Welcome to Secular Relativist Hell


By Stephen Kruiser Jun 15, 2022 4:32 PM ET

It is not the least bit hyperbolic here in the year of our Lord 2022 to aver that the United States has lost its way. Fingers of blame are pointed in so many directions that the casual observer could think it’s impossible to say that just one or two things are the root of our present national malaise.

Well, I’m not a casual observer and have no problem saying that this country’s woes can be traced to the abandonment of God and moral absolutes for the false comfort of secular relativism.

This isn’t something that I just thought of when I woke up this morning, it’s a conversation I often have with friends and colleagues. This past weekend, one of my closest friends and I talked at length about it, and I figured that it was time to write something.

It is important to note up front that I am in no way positing that all people of faith are good people or that all secular non-believers are bad. Far from it. I’m just saying that things tended to be better when there was some sort of moral compass involved, even if there was disagreement on the particular brand of compass.

While I am not given to quoting Bible verses to make a point, there is one that pertains to what I’m trying to say here. The last few chapters of the Book of Judges in the Old Testament are filled with tales of wholesale slaughter and cruelty. It’s truly gruesome stuff, even by OT standards. The final verse of Judges says, “In those days there was no king in Israel; every man did what was right in his own eyes.”

At least we know that moral relativism isn’t new.

We need look no further than the abortion issue to see the perils of tossing all morality out of the window. Secular relativists have powers of rationalization that enable them to come to any conclusion they want. They begin by convincing themselves that the life that abortion terminates isn’t really a life. To reach that conclusion, one has to completely dismiss biology. Anyone taking this interior trip is then on the slipperiest of all slippery slopes.
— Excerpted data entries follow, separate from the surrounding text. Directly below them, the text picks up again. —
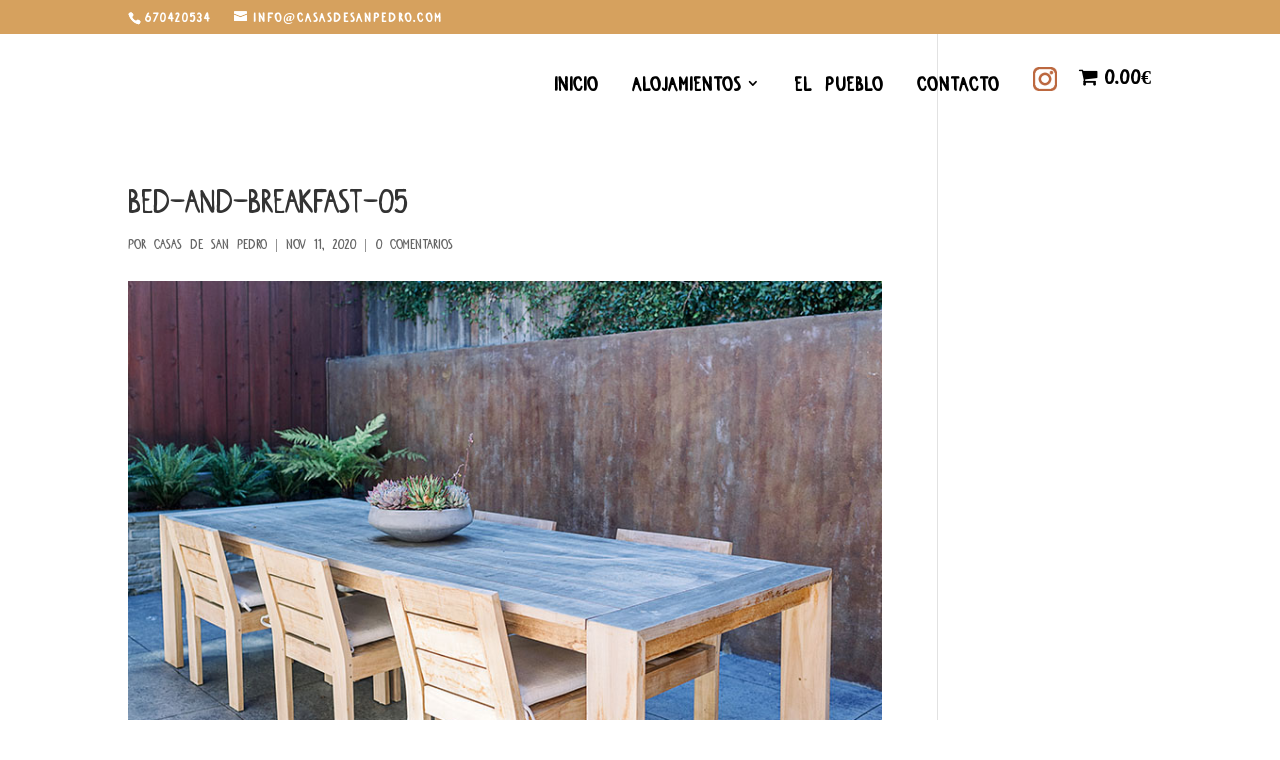

--- FILE ---
content_type: text/css
request_url: https://casasdesanpedro.com/wp-content/uploads/useanyfont/uaf.css?ver=1766509162
body_size: 194
content:
				@font-face {
					font-family: 'greta';
					src: url('/wp-content/uploads/useanyfont/851Greta.woff2') format('woff2'),
						url('/wp-content/uploads/useanyfont/851Greta.woff') format('woff');
					  font-display: auto;
				}

				.greta{font-family: 'greta' !important;}

After that, it’s easy to condone violence against anyone who doesn’t agree with you on the issue. After all, every man doing “what is right in his own eyes” sees his right as the highest good. That makes it easy to justify any means to defend it.

It’s a “chicken or the egg” situation when trying to determine whether individuals or institutions led the charge to secular relativism. I tend to think it was the former, who had too much influence on the latter.

Like Academia.

A fringe contingent of ivory tower commies on college campuses has polluted countless American institutions with its godless secular lunacy over the last half-century, and there may be no coming back from it. Academics hold so much sway over mainstream media outlets that journalism has been all but abandoned. That’s why The New York Times felt comfortable burying the story of the attempted assassination of Justice Brett Kavanaugh in a part of the paper generally devoted to complaining about city council lunch expenditures.